By Anna Grossnickle Hines, Pieces: A Year in Poems and Quilts (Greenwillow Books, 2003) pairs simple seasonal poems with wonderful photographs of colorful season-themed patchwork quilts. (Try a cloth or paper quilt-and-poetry project of your own.) For ages 4-9.

Bob Raczka’s Guyku: A Year of Haiku for Boys (Houghton Mifflin Books for Children, 2010), with delightful illustrations by Peter Reynolds, is a collection of short poems about boys’ (just boys) outdoor activities throughout the year. (“The wind and I play/tug-of-war with my new kite./The wind is winning.”) For ages 5-8.
See How to Guyku for instructions, hints, and printables.

In Leo and Diane Dillon’s To Everything There Is a Season (Blue Sky Press, 1998), the famous verses from the Bible’s Book of Ecclesiastes (“To everything there is a season and a time to every purpose under the heaven…”) are illustrated with exquisite art representative of a wide range of periods and cultures, among them Egyptian tomb paintings, Japanese woodblock prints, Greek red-and-black ceramics, Australian aboriginal bark paintings, Russian icons, and more. For all ages.

The title of Joseph Bruchac’s Thirteen Moons on Turtle’s Back (Puffin, 1997) refers to the native American legend that the thirteen scales on Old Turtle’s back represent the thirteen lunar months of the year. For each moon – among them the Moon of Popping Trees, Baby Bear Moon, Moose-Calling Moon, and the Moon When the Wolves Run Together – there’s a seasonally descriptive poem and a gorgeous oil painting by Thomas Locker. For ages 6 and up.

Julie Andrews’ Treasury for All Seasons (Little, Brown Books for Young Readers, 2012) is a beautifully illustrated collection of poems and songs celebrating the seasons of the year. Included are works by Emily Dickinson, Walt Whitman, Sara Teasdale, Jack Prelutsky, and Langston Hughes. For ages 6 and up.

Compiled by Lee Bennett Hopkins, Sharing the Seasons (Margaret K. McElderry Books, 2010) features twelve poems by various poets for each of the four seasons of the year, with wonderful illustrations by David Diaz. For ages 8 and up.

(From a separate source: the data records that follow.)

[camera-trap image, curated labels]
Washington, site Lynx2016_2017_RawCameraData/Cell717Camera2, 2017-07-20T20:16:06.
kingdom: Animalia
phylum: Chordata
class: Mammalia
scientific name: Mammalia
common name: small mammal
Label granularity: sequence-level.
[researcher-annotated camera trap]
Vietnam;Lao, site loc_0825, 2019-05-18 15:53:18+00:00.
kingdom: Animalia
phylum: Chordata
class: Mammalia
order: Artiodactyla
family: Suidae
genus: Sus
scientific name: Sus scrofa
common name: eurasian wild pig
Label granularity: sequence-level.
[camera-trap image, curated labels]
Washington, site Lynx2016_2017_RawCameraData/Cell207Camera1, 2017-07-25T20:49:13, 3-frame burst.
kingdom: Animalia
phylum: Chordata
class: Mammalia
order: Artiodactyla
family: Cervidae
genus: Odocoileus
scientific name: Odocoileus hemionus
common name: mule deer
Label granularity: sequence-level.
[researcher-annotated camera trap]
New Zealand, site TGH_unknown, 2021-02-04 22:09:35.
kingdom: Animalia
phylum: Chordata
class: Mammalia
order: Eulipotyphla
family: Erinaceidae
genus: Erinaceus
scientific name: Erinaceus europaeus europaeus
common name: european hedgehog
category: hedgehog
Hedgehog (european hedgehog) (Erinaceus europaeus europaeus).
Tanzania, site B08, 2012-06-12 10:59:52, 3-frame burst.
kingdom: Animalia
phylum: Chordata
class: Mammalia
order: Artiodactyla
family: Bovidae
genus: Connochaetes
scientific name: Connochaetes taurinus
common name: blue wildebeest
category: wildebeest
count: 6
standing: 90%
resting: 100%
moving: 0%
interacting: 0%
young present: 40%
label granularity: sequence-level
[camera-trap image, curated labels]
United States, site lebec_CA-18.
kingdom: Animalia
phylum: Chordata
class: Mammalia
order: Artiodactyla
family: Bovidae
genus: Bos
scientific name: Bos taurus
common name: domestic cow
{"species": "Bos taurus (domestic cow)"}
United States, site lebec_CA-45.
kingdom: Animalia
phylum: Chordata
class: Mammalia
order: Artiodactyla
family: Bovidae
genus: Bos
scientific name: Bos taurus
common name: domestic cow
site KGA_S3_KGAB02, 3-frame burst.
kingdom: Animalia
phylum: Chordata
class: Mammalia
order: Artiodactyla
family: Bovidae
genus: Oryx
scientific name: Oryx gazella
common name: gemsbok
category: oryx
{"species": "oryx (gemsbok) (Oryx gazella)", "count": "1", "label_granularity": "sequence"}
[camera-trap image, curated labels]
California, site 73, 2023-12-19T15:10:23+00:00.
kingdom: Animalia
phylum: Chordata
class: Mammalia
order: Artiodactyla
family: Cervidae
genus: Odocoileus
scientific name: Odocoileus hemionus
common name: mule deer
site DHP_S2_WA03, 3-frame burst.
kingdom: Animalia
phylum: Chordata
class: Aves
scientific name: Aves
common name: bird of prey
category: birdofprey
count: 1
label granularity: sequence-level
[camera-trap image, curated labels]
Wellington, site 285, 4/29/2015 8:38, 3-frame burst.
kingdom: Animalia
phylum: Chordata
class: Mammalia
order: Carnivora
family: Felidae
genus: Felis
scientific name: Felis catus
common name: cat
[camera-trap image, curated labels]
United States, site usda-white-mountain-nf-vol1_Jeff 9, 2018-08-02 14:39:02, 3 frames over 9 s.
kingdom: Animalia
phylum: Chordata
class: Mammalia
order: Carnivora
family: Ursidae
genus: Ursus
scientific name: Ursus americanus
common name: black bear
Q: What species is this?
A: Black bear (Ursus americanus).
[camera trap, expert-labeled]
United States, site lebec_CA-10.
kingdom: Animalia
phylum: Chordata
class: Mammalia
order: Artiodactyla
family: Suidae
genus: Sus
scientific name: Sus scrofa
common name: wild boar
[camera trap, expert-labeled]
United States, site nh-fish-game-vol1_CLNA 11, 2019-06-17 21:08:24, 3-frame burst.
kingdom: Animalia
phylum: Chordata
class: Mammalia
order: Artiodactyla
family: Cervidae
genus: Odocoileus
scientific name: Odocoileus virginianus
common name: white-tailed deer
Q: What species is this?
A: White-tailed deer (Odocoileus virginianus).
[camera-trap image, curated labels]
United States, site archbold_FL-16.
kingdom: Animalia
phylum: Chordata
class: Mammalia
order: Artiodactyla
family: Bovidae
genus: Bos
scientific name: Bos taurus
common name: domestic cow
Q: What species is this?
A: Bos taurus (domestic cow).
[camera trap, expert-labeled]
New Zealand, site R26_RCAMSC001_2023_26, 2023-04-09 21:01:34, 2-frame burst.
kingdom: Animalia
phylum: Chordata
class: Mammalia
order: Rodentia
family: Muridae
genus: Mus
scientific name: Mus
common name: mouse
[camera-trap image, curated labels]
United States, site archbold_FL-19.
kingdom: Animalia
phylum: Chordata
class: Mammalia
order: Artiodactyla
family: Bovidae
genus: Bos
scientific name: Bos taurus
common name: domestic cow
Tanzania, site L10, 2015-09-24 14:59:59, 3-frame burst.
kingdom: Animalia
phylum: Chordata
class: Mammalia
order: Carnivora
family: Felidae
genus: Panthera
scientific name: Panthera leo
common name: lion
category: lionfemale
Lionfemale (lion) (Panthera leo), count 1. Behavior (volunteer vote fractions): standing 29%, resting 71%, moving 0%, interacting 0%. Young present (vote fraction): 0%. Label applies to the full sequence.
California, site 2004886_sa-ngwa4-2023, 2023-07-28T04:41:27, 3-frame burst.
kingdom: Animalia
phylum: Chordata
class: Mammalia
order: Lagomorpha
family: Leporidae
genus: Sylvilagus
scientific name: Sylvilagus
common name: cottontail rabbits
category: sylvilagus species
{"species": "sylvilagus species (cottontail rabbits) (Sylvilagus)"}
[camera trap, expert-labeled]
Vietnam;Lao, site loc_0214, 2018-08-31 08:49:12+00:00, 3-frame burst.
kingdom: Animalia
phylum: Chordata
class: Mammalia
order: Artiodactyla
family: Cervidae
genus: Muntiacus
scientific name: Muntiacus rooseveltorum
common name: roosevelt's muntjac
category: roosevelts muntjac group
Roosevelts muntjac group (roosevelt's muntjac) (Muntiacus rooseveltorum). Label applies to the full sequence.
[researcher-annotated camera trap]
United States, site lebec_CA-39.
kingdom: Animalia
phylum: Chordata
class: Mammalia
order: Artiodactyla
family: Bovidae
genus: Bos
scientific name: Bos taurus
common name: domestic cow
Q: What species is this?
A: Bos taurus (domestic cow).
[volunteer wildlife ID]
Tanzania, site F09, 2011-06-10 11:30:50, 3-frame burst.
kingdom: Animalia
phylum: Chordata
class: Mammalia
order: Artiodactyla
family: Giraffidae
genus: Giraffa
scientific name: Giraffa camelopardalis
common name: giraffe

One of the excellent Poetry for Young People series, The Seasons (Sterling, 2005), edited by John N. Serio, is a 48-page illustrated and annotated collection of season-based poems by such poets as Langston Hughes, Nikki Giovanni, e.e. cummings, and William Shakespeare. For ages 9-12.

By Michael Harrison and Christopher Stuart-Clark, A Year Full of Poems (Oxford University Press, 1996) is an illustrated collection of seasonal poems – several for each month of the year – by a wide range of poets, among them Elizabeth Coatsworth, Louis Untermeyer, William Wordsworth, Christina Rossetti, and David McCord. For ages 9 and up.